• _Quoted text_:

>>>

Or, the 'c' way would be to say :
while(value)
your choice
We can store the results of reversing all possible 1 byte sequences in an array (256 distinct entries), then use a combination of lookups into this table and some oring logic to get the reverse of integer.
Here is a variation and correction to TK's solution which might be clearer than the solutions by sundar. It takes single bits from t and pushes them into return_val:
typedef unsigned long TYPE;
#define TYPE_BITS sizeof(TYPE)*8
TYPE reverser(TYPE t)
{
unsigned int i;
TYPE return_val = 0
for(i = 0; i < TYPE_BITS; i++)
{/*foreach bit in TYPE*/
/* shift the value of return_val to the left and add the rightmost bit from t */
return_val = (return_val << 1) + (t & 1);
/* shift off the rightmost bit of t */
t = t >> 1;
}
return(return_val);
}
The generic approach hat would work for objects of any type of any size would be to reverse the of bytes of the object, and the reverse the order of bits in each byte. In this case the bit-level algorithm is tied to a concrete number of bits (a byte), while the "variable" logic (with regard to size) is lifted to the level of whole bytes.
Here's my generalization of freespace's solution (in case we one day get 128-bit machines). It results in jump-free code when compiled with gcc -O3, and is obviously insensitive to the definition of foo_t on sane machines. Unfortunately it does depend on shift being a power of 2!

<<<

• _Material supplied_:
>>>

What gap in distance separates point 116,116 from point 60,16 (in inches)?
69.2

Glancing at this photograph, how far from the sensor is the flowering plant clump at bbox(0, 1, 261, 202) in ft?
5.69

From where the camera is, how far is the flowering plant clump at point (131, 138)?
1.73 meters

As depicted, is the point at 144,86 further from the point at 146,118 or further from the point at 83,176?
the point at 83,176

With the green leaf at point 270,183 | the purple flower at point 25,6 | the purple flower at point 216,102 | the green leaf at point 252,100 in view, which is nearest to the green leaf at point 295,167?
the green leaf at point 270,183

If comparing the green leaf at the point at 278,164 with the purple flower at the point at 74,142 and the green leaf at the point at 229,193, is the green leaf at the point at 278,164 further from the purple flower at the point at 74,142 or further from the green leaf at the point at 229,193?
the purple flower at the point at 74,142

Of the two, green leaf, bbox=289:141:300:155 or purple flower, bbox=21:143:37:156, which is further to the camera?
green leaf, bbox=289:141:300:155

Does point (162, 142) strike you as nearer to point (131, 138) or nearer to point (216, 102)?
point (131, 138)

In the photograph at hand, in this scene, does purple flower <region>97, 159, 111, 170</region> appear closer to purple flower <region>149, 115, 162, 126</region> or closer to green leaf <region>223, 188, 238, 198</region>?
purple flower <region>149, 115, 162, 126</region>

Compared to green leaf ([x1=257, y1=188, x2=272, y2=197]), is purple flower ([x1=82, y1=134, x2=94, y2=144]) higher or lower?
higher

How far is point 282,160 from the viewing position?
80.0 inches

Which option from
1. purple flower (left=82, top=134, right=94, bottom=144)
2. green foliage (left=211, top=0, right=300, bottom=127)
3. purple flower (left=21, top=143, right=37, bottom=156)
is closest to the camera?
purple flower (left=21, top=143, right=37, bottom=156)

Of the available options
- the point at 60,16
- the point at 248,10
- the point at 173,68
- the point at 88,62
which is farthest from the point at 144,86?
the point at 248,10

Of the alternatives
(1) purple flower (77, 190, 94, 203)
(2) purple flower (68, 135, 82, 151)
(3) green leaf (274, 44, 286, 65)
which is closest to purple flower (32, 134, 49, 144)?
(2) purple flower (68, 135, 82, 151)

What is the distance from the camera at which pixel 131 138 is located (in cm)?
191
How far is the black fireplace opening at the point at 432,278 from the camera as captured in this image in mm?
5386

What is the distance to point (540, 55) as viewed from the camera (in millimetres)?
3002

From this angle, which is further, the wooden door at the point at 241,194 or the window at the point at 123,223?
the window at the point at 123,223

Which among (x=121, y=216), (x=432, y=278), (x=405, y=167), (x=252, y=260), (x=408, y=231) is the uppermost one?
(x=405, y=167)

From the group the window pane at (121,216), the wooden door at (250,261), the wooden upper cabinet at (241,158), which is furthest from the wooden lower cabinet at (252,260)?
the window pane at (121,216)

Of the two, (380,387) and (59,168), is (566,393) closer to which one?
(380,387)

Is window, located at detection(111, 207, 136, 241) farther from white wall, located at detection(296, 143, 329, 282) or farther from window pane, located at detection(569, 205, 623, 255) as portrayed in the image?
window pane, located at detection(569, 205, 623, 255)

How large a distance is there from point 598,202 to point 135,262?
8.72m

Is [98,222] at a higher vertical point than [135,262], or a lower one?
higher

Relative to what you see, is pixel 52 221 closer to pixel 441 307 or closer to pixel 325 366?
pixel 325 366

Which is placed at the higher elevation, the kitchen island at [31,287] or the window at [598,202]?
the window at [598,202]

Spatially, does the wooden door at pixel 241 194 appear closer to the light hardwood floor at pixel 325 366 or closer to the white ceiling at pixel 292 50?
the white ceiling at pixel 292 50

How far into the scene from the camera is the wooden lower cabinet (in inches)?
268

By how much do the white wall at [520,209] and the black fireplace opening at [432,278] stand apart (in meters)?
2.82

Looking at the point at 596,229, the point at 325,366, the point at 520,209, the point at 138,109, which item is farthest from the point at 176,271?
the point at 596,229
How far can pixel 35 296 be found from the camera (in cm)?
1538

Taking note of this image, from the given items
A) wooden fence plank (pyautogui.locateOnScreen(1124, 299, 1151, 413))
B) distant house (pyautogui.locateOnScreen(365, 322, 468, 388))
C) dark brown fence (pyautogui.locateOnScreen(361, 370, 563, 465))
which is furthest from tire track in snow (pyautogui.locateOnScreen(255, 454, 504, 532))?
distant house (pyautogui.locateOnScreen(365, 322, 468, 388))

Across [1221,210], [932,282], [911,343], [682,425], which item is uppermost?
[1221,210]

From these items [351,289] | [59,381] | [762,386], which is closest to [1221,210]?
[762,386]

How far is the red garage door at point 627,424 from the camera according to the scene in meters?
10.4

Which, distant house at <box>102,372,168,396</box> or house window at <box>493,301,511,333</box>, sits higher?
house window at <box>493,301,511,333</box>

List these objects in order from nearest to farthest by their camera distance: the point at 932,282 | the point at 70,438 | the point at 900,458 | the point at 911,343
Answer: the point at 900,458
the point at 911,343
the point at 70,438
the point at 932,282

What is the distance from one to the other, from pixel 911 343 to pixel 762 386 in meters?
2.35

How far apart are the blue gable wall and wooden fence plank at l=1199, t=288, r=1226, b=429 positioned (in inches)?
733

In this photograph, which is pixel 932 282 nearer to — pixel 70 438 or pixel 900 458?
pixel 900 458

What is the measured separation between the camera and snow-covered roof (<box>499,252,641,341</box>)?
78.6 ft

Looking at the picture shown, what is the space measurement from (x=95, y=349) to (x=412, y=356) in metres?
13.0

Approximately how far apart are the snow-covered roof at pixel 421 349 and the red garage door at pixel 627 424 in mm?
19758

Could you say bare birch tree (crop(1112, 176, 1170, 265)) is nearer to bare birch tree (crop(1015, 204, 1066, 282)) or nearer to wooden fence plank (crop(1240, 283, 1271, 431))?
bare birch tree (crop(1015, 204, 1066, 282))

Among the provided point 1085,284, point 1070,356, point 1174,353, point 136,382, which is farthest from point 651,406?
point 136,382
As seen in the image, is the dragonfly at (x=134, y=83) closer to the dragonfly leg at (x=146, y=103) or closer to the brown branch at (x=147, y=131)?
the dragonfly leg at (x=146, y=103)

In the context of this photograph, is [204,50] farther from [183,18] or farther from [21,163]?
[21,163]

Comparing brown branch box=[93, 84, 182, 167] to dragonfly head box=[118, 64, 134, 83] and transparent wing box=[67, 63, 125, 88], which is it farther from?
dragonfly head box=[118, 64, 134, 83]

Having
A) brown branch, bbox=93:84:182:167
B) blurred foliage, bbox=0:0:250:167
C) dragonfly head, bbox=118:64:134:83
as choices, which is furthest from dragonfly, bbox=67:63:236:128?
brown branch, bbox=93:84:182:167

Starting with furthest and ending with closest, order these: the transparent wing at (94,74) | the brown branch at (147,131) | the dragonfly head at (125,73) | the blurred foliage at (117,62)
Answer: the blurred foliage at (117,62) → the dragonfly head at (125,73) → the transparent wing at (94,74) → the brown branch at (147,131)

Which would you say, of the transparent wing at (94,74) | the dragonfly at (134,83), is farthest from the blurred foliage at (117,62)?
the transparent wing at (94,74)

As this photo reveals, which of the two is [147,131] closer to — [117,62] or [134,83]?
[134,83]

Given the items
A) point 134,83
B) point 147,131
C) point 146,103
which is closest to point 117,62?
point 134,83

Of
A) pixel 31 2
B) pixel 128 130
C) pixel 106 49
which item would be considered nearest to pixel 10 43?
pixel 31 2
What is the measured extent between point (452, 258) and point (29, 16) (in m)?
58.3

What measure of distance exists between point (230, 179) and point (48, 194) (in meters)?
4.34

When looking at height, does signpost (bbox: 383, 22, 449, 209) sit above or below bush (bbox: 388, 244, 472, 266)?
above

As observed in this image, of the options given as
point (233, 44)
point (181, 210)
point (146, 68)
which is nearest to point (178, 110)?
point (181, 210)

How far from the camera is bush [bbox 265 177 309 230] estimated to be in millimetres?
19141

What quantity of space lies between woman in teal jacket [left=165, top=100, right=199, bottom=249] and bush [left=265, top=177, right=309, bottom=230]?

<<<

• _Directive_: Reproduce, word for word, the stretch of the text on reversing an integer's bits from "Or, the 'c'" through "TYPE reverser(TYPE t)".

• _Task solution_:
Or, the 'c' way would be to say :
while(value)
your choice
We can store the results of reversing all possible 1 byte sequences in an array (256 distinct entries), then use a combination of lookups into this table and some oring logic to get the reverse of integer.
Here is a variation and correction to TK's solution which might be clearer than the solutions by sundar. It takes single bits from t and pushes them into return_val:
typedef unsigned long TYPE;
#define TYPE_BITS sizeof(TYPE)*8
TYPE reverser(TYPE t)